--- What the task requires ---
Rewrite everything from the line containing "From the shot" down to the end of the entries, replacing "brown soil" with "tilled soil" and changing nothing else. Omit the pictures from your answer.

--- Records for this task ---
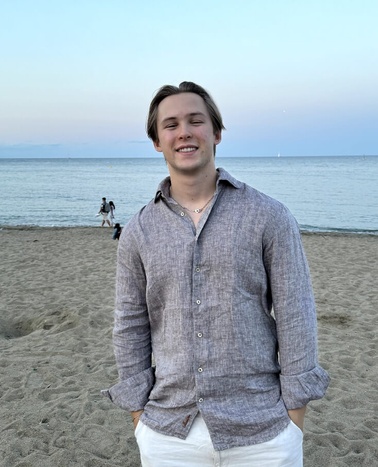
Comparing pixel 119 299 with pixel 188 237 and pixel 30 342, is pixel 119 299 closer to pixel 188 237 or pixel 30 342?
pixel 188 237

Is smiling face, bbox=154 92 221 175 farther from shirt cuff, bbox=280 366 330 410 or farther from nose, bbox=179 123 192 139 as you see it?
shirt cuff, bbox=280 366 330 410

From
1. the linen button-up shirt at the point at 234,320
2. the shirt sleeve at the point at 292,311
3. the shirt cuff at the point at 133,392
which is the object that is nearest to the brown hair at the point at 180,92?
the linen button-up shirt at the point at 234,320

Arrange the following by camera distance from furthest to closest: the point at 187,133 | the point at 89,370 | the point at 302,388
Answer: the point at 89,370 < the point at 187,133 < the point at 302,388

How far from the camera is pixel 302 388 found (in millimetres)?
1713

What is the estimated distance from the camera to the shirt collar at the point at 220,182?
1.83m

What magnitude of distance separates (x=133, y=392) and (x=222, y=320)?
477mm

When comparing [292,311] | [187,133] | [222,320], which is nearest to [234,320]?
[222,320]

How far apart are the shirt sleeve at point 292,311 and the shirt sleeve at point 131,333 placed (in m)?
0.51

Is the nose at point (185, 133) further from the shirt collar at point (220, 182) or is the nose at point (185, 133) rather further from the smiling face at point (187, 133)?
A: the shirt collar at point (220, 182)

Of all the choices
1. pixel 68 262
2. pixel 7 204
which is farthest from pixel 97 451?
pixel 7 204

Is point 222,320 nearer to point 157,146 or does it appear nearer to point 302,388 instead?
point 302,388

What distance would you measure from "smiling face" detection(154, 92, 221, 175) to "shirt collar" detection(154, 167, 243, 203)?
0.06 m

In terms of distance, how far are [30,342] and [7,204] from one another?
26609 mm

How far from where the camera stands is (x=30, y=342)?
19.9 ft
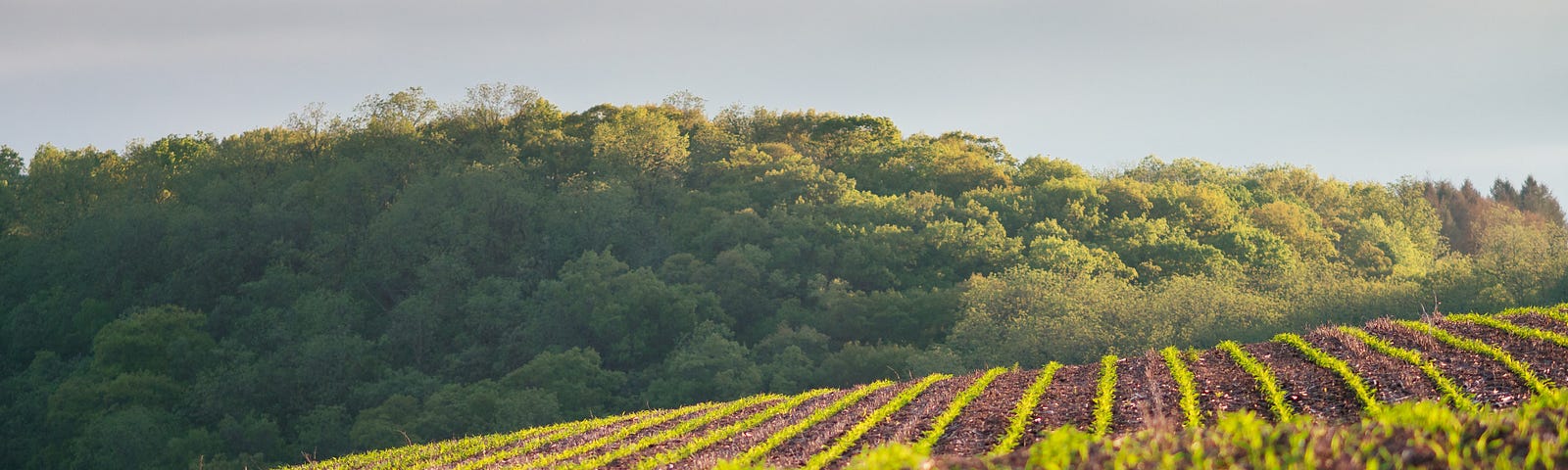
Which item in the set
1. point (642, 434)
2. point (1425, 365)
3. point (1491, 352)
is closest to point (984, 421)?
point (1425, 365)

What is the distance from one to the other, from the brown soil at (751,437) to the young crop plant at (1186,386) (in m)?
5.72

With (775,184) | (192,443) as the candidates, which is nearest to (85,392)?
(192,443)

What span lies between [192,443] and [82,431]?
232 inches

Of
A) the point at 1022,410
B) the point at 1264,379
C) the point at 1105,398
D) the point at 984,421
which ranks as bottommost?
the point at 984,421

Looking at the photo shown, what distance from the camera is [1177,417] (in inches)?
591

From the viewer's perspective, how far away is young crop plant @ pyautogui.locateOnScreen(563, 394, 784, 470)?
17.3m

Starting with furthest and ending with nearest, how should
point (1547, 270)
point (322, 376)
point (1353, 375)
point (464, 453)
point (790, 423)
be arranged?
point (322, 376), point (1547, 270), point (464, 453), point (790, 423), point (1353, 375)

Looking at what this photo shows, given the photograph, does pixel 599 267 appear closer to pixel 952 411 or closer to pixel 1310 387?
pixel 952 411

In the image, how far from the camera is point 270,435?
47.0 m

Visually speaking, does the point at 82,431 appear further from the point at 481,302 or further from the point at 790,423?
the point at 790,423

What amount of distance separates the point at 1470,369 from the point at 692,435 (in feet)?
39.1

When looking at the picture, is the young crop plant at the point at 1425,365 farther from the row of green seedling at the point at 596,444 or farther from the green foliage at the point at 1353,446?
the row of green seedling at the point at 596,444

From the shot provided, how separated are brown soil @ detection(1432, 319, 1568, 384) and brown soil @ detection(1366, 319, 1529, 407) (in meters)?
0.44

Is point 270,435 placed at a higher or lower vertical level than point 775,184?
lower
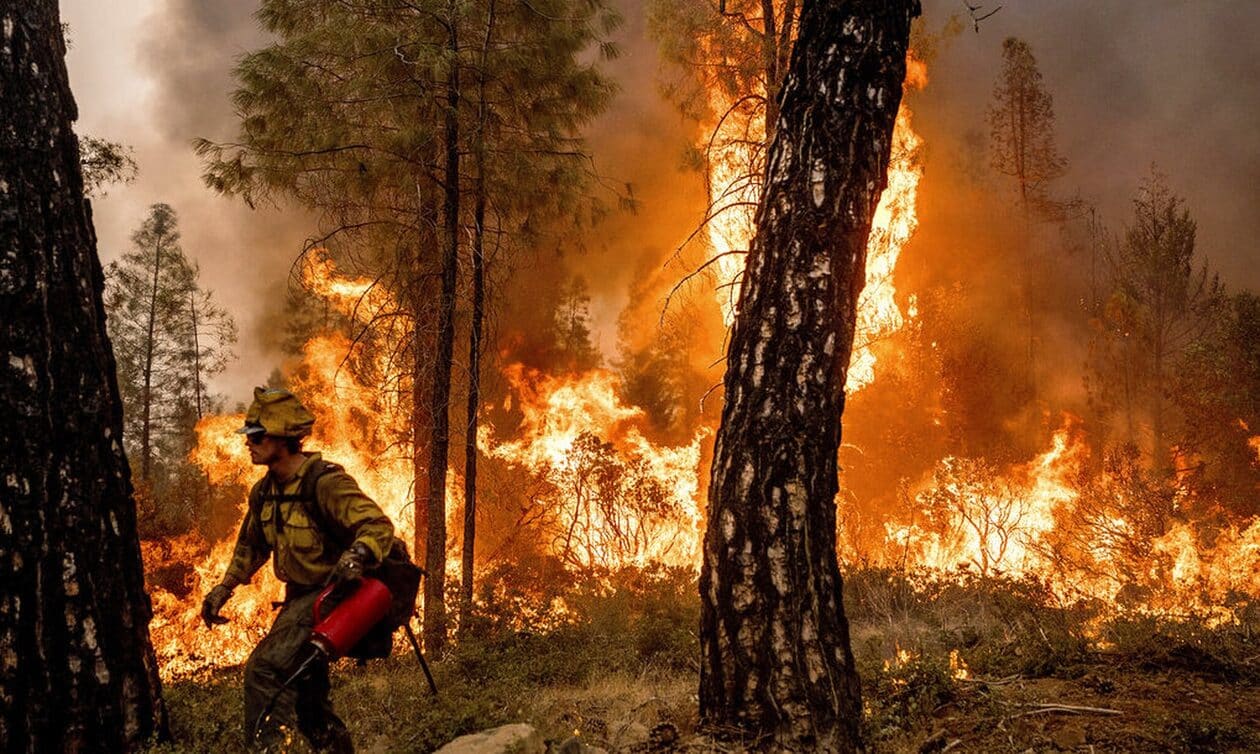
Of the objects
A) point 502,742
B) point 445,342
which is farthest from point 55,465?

--- Expected answer ---
From the shot provided, how separated are tilled soil @ detection(1432, 319, 1568, 384) and tilled soil @ detection(1366, 319, 1529, 407) (in meters)?
0.44

Is point 270,435 placed at a higher or lower vertical level than point 775,184?
lower
Of the objects
A) point 502,742
B) point 445,342
which is farthest from point 55,465?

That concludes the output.